Aim of the exercise -> If an entry below holds a picture, leave the picture out and print the rest exactly.

[Data records]
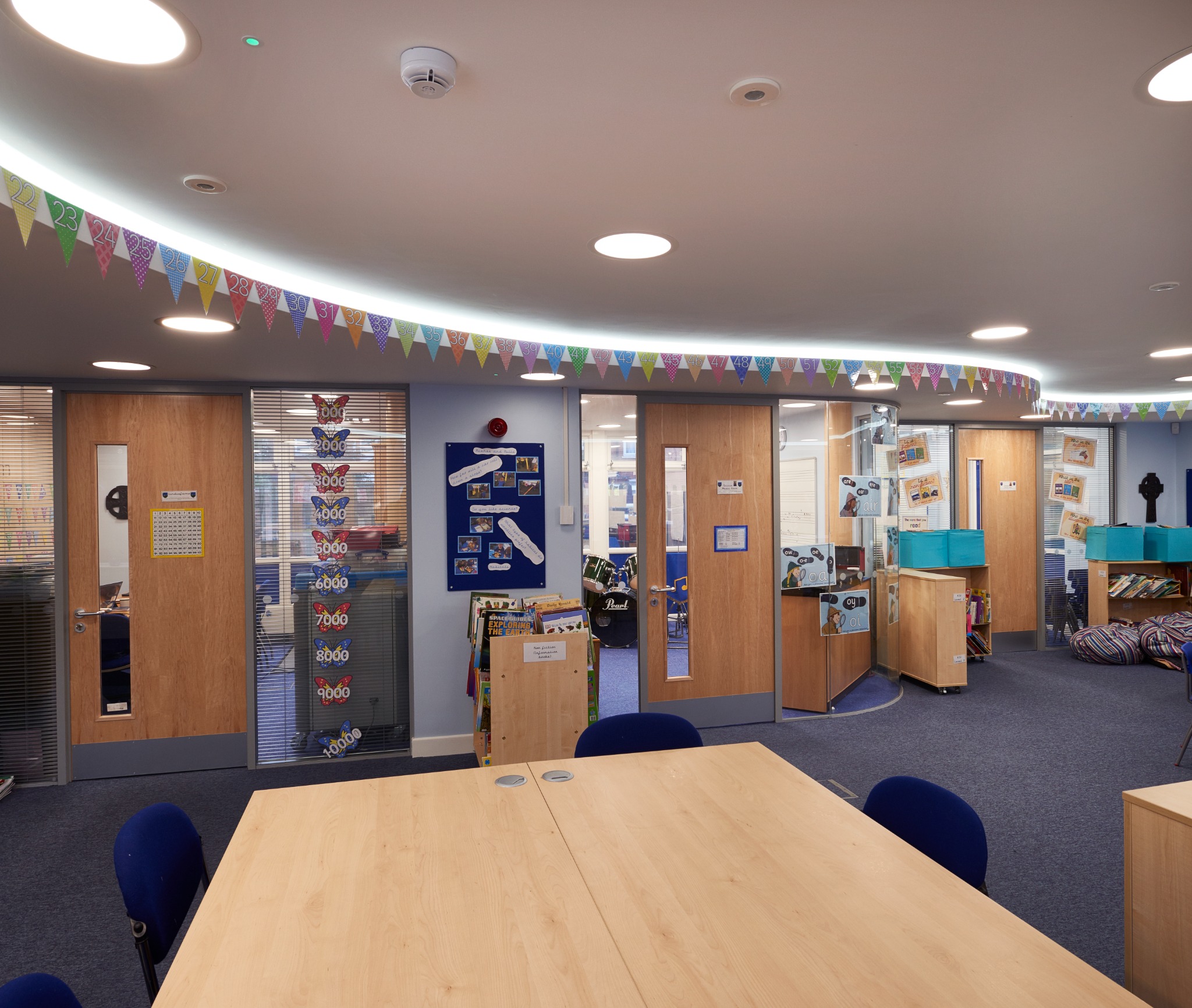 Library and learning zone with bespoke furniture and glazed rooms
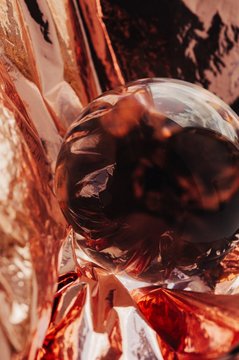 Pink gold or copper and crystal ball abstract shot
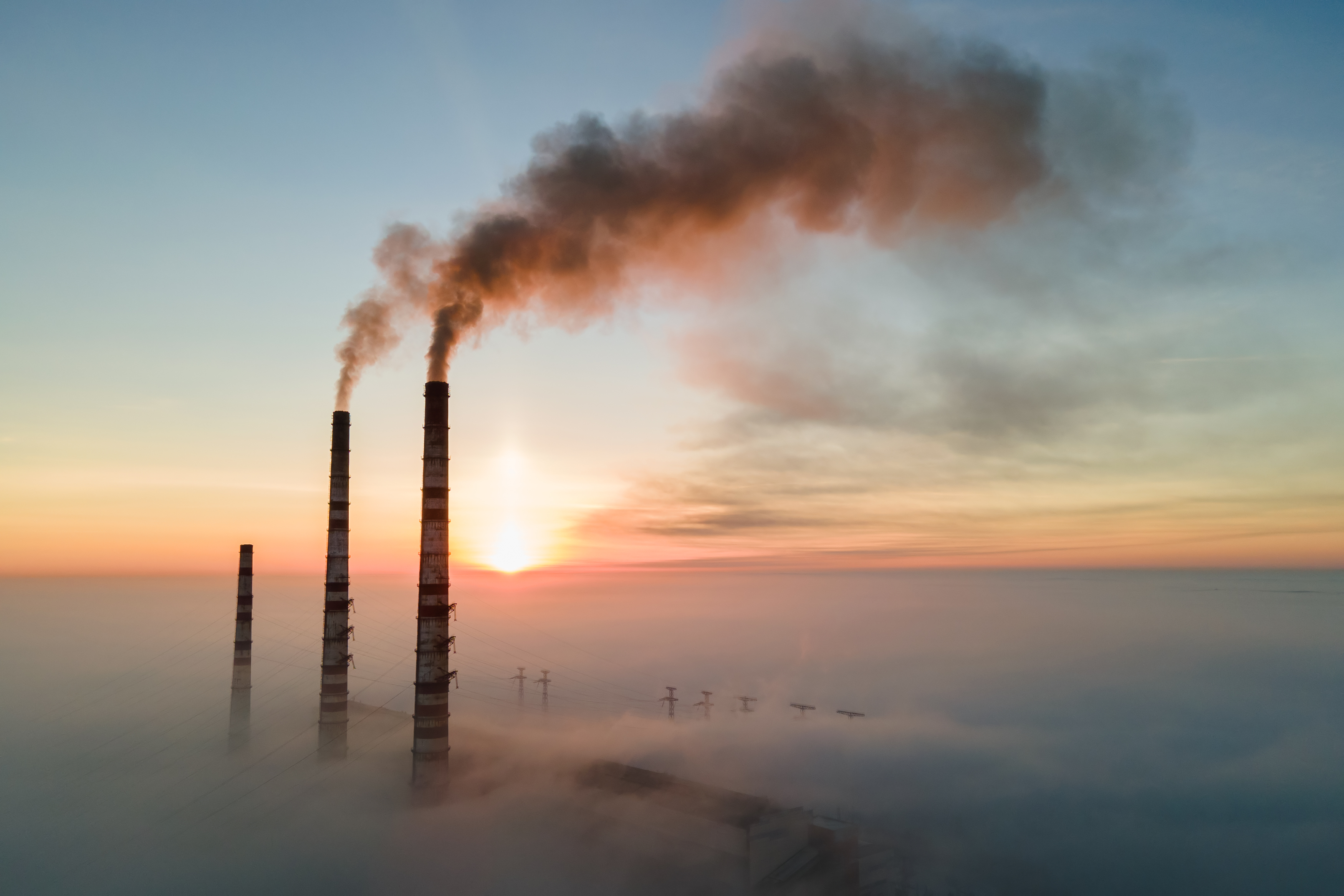 Voimalaitoksen piiput pilvien yllä auringon noustessa taustalla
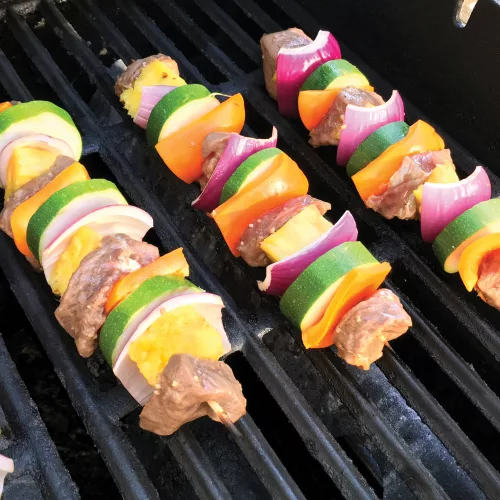 Grilled kabobs on a grill.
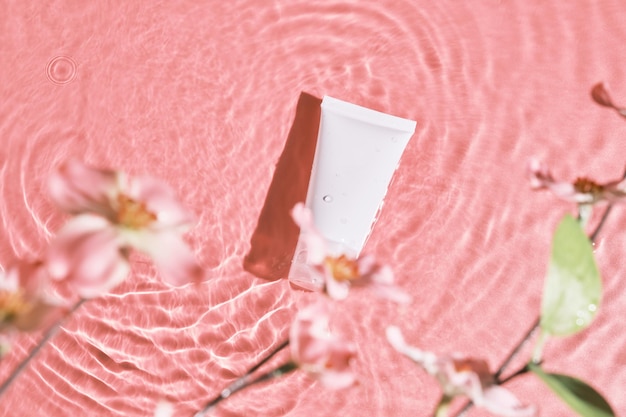 White cosmetic tube on the pink water surface Blank label for branding mockup Flat lay top view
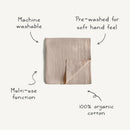 Mushie Muslin Swaddle Blanket in blush, made of 100% organic cotton, with text highlighting its softness and multi-use function.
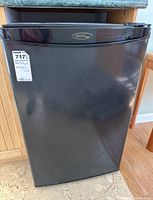 Front view of black Danby Designer bar fridge with visible Danby logo.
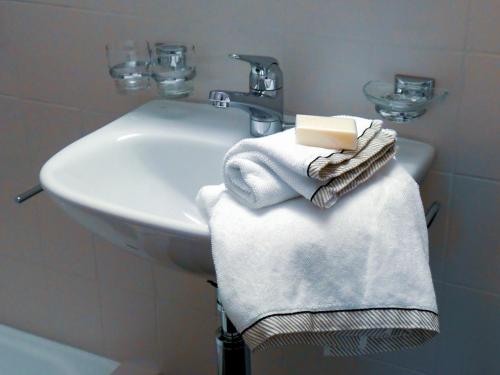 ein Badezimmer mit einem weißen Waschbecken und Handtüchern in der Unterkunft Hotel-Restaurant Rosenburg in Wolfhausen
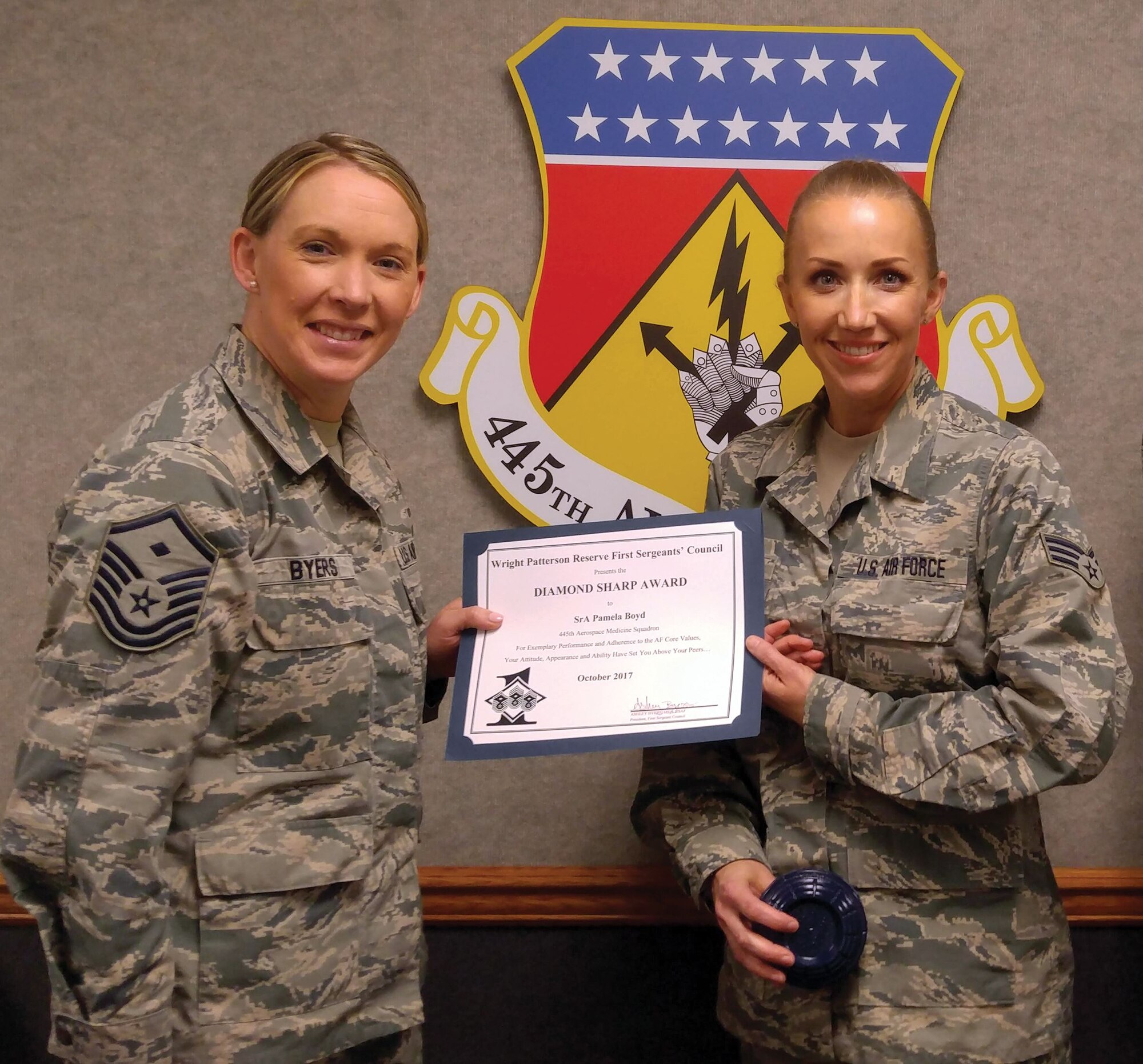 Master Sgt. Ashley Byers, 14th Intelligence Squadron first sergeant, presents the October 2017 Diamond Sharp Award to Senior Airman Pamela Boyd, 445th Aerospace Medicine Squadron, during the January 6, 2018 unit training assembly.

Exercise response ->
 Library and learning zone with bespoke furniture and glazed rooms
 Pink gold or copper and crystal ball abstract shot
 Voimalaitoksen piiput pilvien yllä auringon noustessa taustalla
 Grilled kabobs on a grill.
 White cosmetic tube on the pink water surface Blank label for branding mockup Flat lay top view
 Mushie Muslin Swaddle Blanket in blush, made of 100% organic cotton, with text highlighting its softness and multi-use function.
 Front view of black Danby Designer bar fridge with visible Danby logo.
 ein Badezimmer mit einem weißen Waschbecken und Handtüchern in der Unterkunft Hotel-Restaurant Rosenburg in Wolfhausen
 Master Sgt. Ashley Byers, 14th Intelligence Squadron first sergeant, presents the October 2017 Diamond Sharp Award to Senior Airman Pamela Boyd, 445th Aerospace Medicine Squadron, during the January 6, 2018 unit training assembly.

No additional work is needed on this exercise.